#### EXERCISE:
Show each line of the records in which the word "site" occurs.

::::::::::

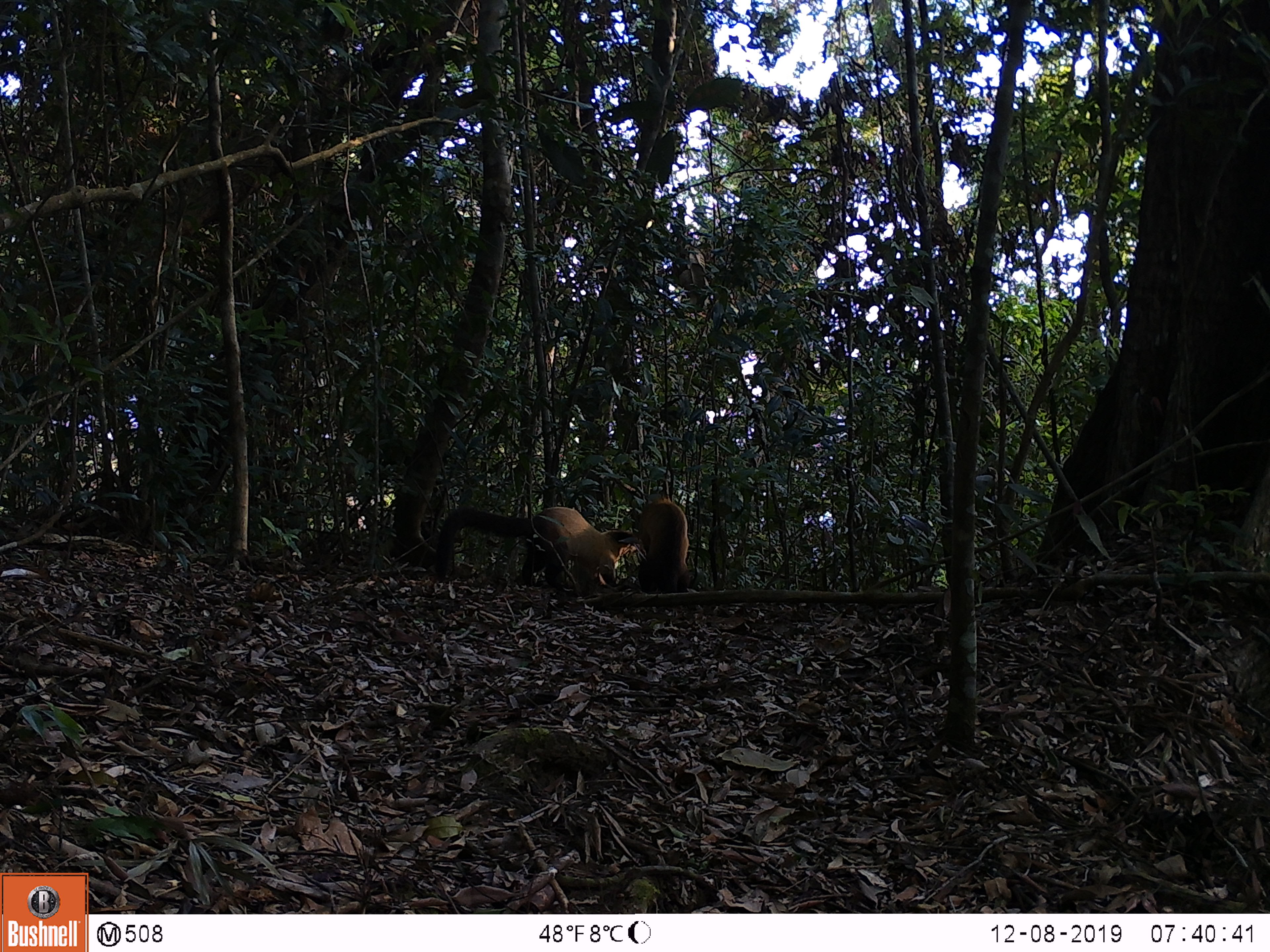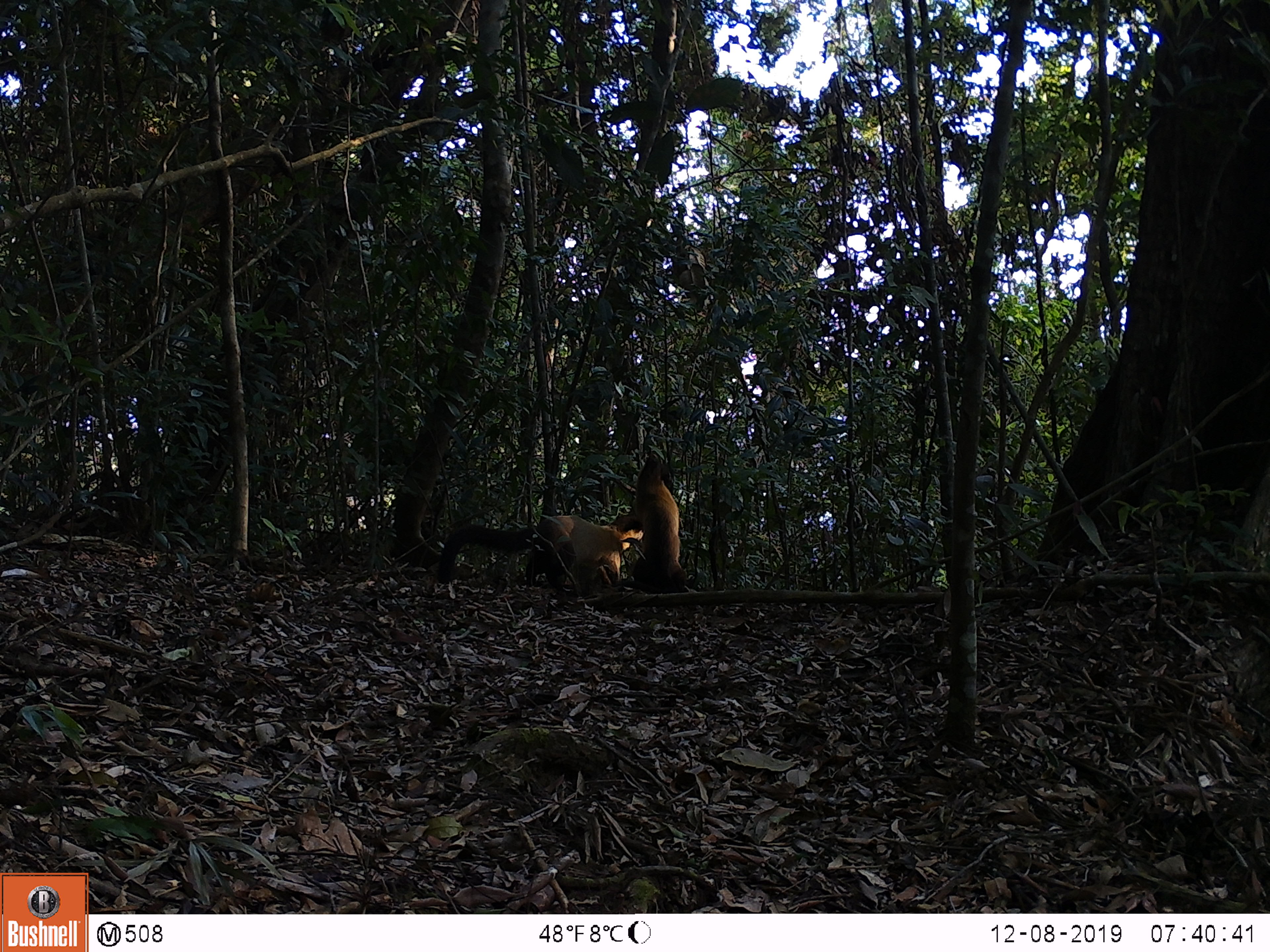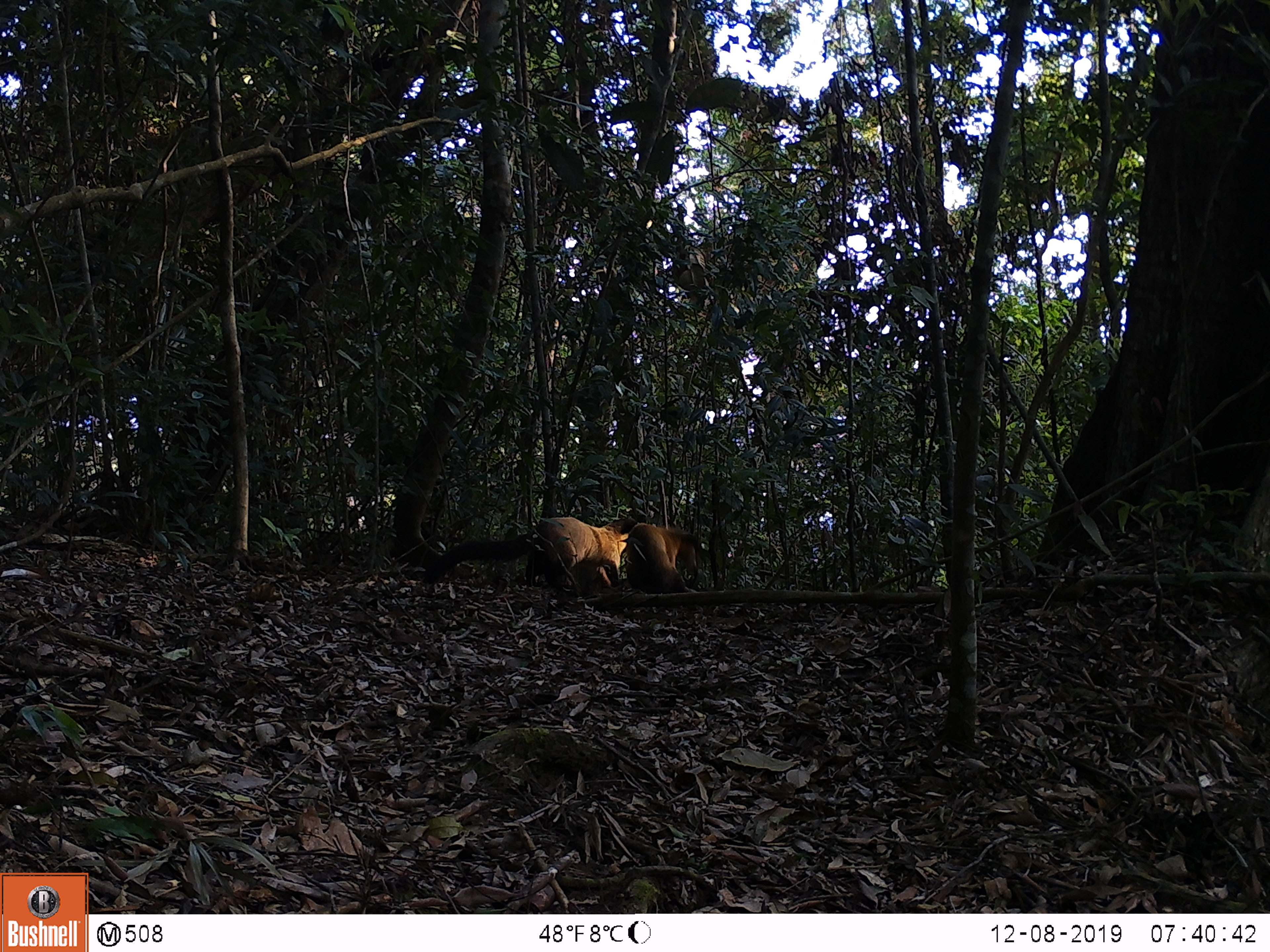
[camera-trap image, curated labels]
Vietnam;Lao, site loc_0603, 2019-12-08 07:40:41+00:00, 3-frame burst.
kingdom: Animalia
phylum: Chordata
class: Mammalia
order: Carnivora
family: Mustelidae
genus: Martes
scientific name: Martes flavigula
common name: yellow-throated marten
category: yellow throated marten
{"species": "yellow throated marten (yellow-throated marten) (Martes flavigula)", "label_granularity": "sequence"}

::::::::::

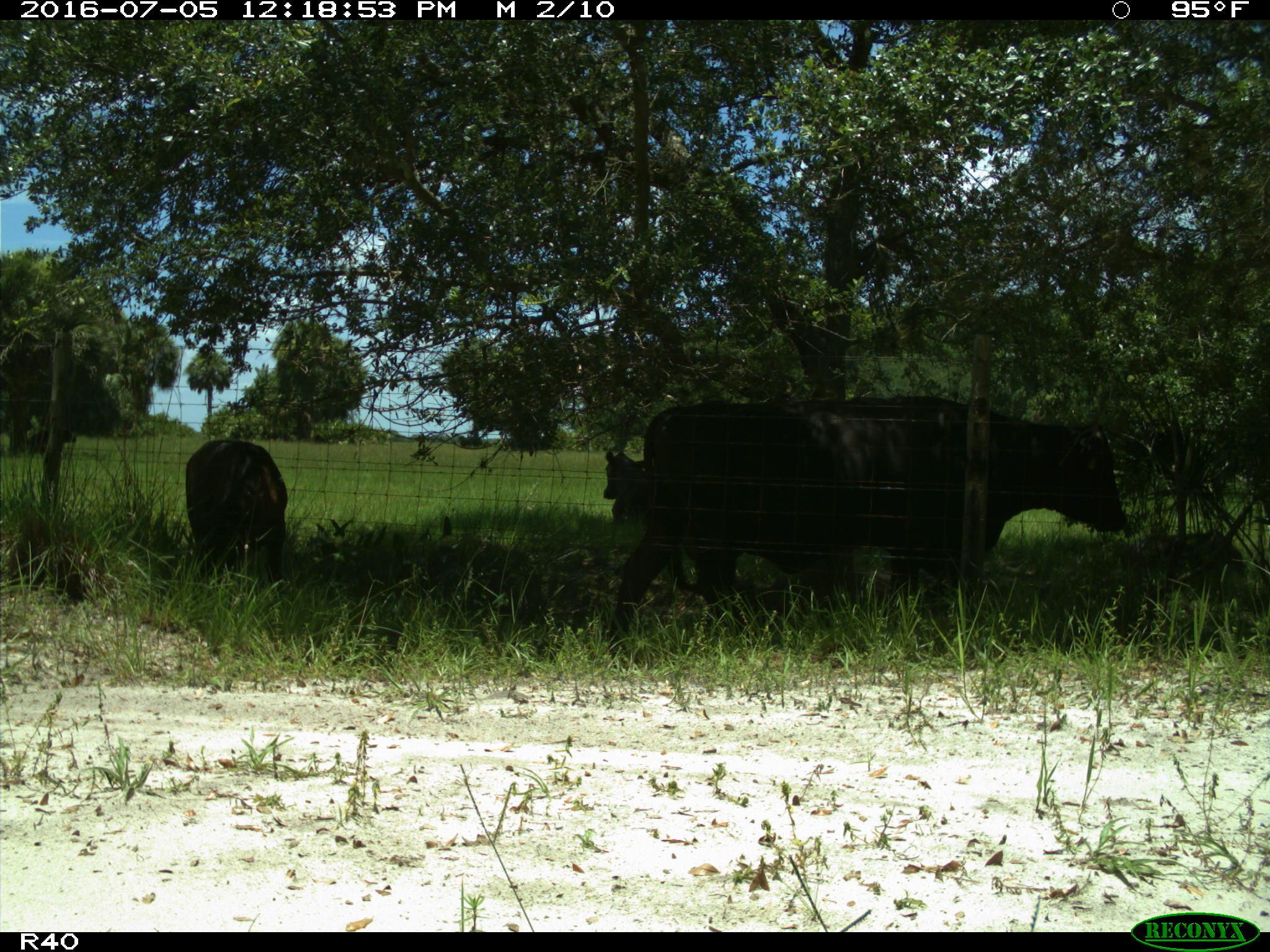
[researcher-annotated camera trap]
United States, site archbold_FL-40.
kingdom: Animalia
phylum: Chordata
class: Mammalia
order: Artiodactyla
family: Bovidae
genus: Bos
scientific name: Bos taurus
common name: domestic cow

::::::::::

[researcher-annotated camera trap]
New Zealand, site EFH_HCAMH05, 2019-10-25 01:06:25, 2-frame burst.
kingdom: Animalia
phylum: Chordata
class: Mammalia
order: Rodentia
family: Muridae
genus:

::::::::::

#### ANSWER SPACE:
Vietnam;Lao, site loc_0603, 2019-12-08 07:40:41+00:00, 3-frame burst.
United States, site archbold_FL-40.
New Zealand, site EFH_HCAMH05, 2019-10-25 01:06:25, 2-frame burst.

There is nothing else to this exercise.